→ **TASK**
Retype the listing that follows, exactly as written.

→ **Rows from a spatial reasoning dataset**
————————

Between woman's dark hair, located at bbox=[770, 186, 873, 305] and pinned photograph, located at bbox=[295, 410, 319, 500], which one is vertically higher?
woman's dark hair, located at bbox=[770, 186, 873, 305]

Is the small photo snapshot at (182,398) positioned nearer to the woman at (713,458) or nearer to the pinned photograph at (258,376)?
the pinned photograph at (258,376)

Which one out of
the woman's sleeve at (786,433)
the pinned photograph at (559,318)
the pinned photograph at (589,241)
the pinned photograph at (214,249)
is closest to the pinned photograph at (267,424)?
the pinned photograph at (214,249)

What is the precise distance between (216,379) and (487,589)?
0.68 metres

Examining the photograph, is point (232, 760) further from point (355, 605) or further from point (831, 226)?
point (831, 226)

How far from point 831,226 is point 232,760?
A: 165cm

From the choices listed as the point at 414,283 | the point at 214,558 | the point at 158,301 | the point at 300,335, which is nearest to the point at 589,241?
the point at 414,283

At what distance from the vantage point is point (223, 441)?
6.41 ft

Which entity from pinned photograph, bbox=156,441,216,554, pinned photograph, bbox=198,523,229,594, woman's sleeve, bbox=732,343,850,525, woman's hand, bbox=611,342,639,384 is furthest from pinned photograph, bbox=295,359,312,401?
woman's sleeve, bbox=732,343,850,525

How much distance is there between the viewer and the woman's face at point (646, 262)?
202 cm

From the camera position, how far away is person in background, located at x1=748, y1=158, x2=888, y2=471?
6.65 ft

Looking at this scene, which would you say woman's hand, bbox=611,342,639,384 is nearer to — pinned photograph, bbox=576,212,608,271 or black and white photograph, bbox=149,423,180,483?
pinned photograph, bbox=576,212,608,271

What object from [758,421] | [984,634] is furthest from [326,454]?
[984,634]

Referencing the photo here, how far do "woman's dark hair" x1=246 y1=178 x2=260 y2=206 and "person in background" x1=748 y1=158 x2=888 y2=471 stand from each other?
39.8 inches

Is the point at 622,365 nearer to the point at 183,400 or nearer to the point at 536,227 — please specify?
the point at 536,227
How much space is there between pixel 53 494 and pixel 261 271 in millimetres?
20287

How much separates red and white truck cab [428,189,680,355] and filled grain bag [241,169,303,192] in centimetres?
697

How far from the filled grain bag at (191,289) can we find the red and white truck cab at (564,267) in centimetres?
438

————————

→ **FINAL RESULT**
Between woman's dark hair, located at bbox=[770, 186, 873, 305] and pinned photograph, located at bbox=[295, 410, 319, 500], which one is vertically higher?
woman's dark hair, located at bbox=[770, 186, 873, 305]

Is the small photo snapshot at (182,398) positioned nearer to the woman at (713,458) or nearer to the pinned photograph at (258,376)?
the pinned photograph at (258,376)

Which one out of
the woman's sleeve at (786,433)
the pinned photograph at (559,318)
the pinned photograph at (589,241)
the pinned photograph at (214,249)
is closest to the pinned photograph at (267,424)?
the pinned photograph at (214,249)

What is the precise distance between (216,379) and (487,589)?
0.68 metres

Examining the photograph, is point (232, 760) further from point (355, 605) or further from point (831, 226)?
point (831, 226)

How far from point 831,226 is point 232,760?
A: 165cm

From the choices listed as the point at 414,283 | the point at 214,558 | the point at 158,301 | the point at 300,335, which is nearest to the point at 589,241?
the point at 414,283

At what distance from the vantage point is point (223, 441)?
6.41 ft

Which entity from pinned photograph, bbox=156,441,216,554, pinned photograph, bbox=198,523,229,594, woman's sleeve, bbox=732,343,850,525, woman's hand, bbox=611,342,639,384 is furthest from pinned photograph, bbox=295,359,312,401?
woman's sleeve, bbox=732,343,850,525

How much distance is there between the viewer and the woman's face at point (646, 262)?
202 cm

From the camera position, how far away is person in background, located at x1=748, y1=158, x2=888, y2=471?
6.65 ft

Looking at this scene, which would you say woman's hand, bbox=611,342,639,384 is nearer to — pinned photograph, bbox=576,212,608,271 or black and white photograph, bbox=149,423,180,483?
pinned photograph, bbox=576,212,608,271

What object from [758,421] | [984,634] is furthest from [326,454]?
[984,634]

Referencing the photo here, how far do "woman's dark hair" x1=246 y1=178 x2=260 y2=206 and "person in background" x1=748 y1=158 x2=888 y2=471 stand from each other?
39.8 inches

Is the point at 622,365 nearer to the point at 183,400 or nearer to the point at 536,227 — please specify?
the point at 536,227
How much space is there between pixel 53 494 and pixel 261 271 in millimetres?
20287

How much separates red and white truck cab [428,189,680,355] and filled grain bag [241,169,303,192] in centimetres?
697

How far from the filled grain bag at (191,289) can we find the red and white truck cab at (564,267) in centimetres?
438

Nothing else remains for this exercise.